Audio Meditation of the Prelate: "Mother of God and our Hope"

For the month of May, here is an audio (in both Spanish and English) and transcript of a meditation by Monsignor Fernando Ocáriz about the role of our Lady in our Christian life.

Opus Dei - Audio Meditation of the Prelate: "Mother of God and our Hope"

In this month of May we are still in a difficult situation worldwide: a health emergency, with many painful consequences.

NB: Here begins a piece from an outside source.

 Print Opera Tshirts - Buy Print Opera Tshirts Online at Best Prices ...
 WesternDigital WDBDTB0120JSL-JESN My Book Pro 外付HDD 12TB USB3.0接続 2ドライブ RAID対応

Our thoughts and prayers turn especially to the Blessed Virgin Mary, who is Mother of Mercy and Health of the Sick.

Above all, Mary is the Mother of God. In the fifth century, the Council of Ephesus expressed the Church’s faith in these solemn words, that are both deep and simple: “The Blessed Virgin is the Mother of God, since she begot of her flesh the Word of God made flesh.”

God our Lord, in his plan of salvation, chose to make use of “a virgin betrothed to a man whose name was Joseph, of the house of David; and the virgin’s name was Mary,” as we read in Saint Luke’s Gospel (Lk 1:26-27). And Mary’s reply to the Angel’s announcement was: “Be it done unto me according to your word” (Lk 1:38). And the Word was made flesh.

All of Mary’s qualities stem from her divine motherhood, especially that of being “full of grace” as the Angel’s greeting expresses it (Lk 1:28); Mary is completely sanctified by God’s grace.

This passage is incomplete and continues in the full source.